The Internet Protocol, or IP, is the main protocol used to route information across the Internet. The role of IP is to provide best-effort services for the delivery of information to its destination. IP depends on upper-level TCP/IP suite layers to provide accountability and reliability. The heart of IP is the IP datagram, a packet sent over the Internet in a connectionless manner. An IP datagram carries enough information about the network to get forwarded to its destination; it consists of a header followed by bytes of data . The header contains information about the type of IP datagram, how long the datagram should stay on the network (or how many hops it should be forwarded to), special flags indicating any special purpose the datagram is supposed to serve, the destination and source addresses, and several other fields, as shown in Figure 1.
Layers above IP use the source address in an incoming packet to identify the sender. To communicate with the sender, the receiving station sends a reply by using the source address in the datagram. Because IP makes no effort to validate whether the source address in the packet generated by a node is actually the source address of the node, you can spoof the source address and the receiver will think the packet is coming from that spoofed address. Many programs for preparing spoofed IP datagrams are available for free on the Internet; for example, hping lets you prepare spoofed IP datagrams with just a one-line command, and you can send them to almost anybody in the world. You can spoof at various network layers; for example, you can use Address Resolution Protocol (ARP) spoofing to divert the traffic intended for one station to someone else. The Simple Mail Transfer Protocol (SMTP) is also a target for spoofing; because SMTP does not verify the sender's address, you can send any e-mail to anybody pretending to be someone else. This article focuses on the various types of attacks that involve IP spoofing on networks, and the techniques and approaches that experts in the field suggest to contend with this problem.

### ITEMS
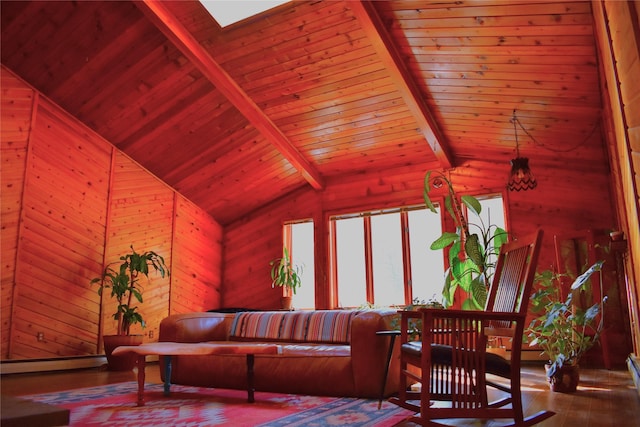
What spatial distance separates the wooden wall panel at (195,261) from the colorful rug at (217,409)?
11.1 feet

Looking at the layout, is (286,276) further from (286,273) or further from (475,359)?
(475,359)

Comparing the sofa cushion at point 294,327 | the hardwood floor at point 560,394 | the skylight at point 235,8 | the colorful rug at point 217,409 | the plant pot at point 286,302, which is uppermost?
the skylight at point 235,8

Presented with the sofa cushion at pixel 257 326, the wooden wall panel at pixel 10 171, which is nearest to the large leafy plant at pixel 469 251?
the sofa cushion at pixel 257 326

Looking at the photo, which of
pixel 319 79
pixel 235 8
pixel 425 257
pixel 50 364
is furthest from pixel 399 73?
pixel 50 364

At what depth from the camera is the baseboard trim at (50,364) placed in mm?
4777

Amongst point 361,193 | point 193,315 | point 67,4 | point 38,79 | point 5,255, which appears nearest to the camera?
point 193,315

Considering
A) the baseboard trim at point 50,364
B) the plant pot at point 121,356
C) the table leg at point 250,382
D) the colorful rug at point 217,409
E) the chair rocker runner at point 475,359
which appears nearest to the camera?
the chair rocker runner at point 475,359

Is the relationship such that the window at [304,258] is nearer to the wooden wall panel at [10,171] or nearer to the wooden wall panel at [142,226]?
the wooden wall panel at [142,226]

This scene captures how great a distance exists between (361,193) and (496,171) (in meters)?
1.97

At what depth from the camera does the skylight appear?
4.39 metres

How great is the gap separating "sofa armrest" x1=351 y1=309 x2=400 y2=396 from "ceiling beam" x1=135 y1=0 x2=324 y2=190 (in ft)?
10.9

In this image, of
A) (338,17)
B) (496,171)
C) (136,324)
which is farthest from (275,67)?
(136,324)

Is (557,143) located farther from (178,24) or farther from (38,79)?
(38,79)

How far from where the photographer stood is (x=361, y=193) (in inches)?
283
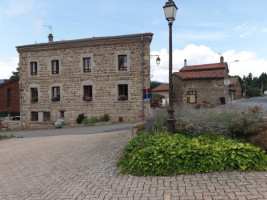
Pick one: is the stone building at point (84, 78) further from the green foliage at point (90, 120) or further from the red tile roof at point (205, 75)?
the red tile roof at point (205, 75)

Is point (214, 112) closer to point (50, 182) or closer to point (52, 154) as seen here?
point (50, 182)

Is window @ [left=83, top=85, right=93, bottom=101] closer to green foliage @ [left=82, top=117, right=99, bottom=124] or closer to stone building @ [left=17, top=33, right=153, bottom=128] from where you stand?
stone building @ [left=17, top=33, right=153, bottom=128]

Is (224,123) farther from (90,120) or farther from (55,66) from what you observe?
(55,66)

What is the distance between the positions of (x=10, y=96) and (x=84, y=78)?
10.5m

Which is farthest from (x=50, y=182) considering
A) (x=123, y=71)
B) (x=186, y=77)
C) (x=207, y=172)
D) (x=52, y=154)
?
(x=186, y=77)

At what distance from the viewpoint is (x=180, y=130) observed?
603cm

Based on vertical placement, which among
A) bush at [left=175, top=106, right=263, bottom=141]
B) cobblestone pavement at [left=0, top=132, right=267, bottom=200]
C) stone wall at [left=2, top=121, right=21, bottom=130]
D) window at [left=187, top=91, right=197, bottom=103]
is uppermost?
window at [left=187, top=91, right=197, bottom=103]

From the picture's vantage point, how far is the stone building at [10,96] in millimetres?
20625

### OBJECTIVES
1 > Reproduce the passage on IP spoofing word for word. Begin at the words "The Internet Protocol, or" and stop after "in Figure 1.".
2 > Pull out every line of the listing that contains the string "farther", matching case exactly.

### RESULTS BY TASK
1 >
The Internet Protocol, or IP, is the main protocol used to route information across the Internet. The role of IP is to provide best-effort services for the delivery of information to its destination. IP depends on upper-level TCP/IP suite layers to provide accountability and reliability. The heart of IP is the IP datagram, a packet sent over the Internet in a connectionless manner. An IP datagram carries enough information about the network to get forwarded to its destination; it consists of a header followed by bytes of data . The header contains information about the type of IP datagram, how long the datagram should stay on the network (or how many hops it should be forwarded to), special flags indicating any special purpose the datagram is supposed to serve, the destination and source addresses, and several other fields, as shown in Figure 1.

2 >
Is (557,143) located farther from (178,24) or farther from (38,79)?
Is (224,123) farther from (90,120) or farther from (55,66) from what you observe?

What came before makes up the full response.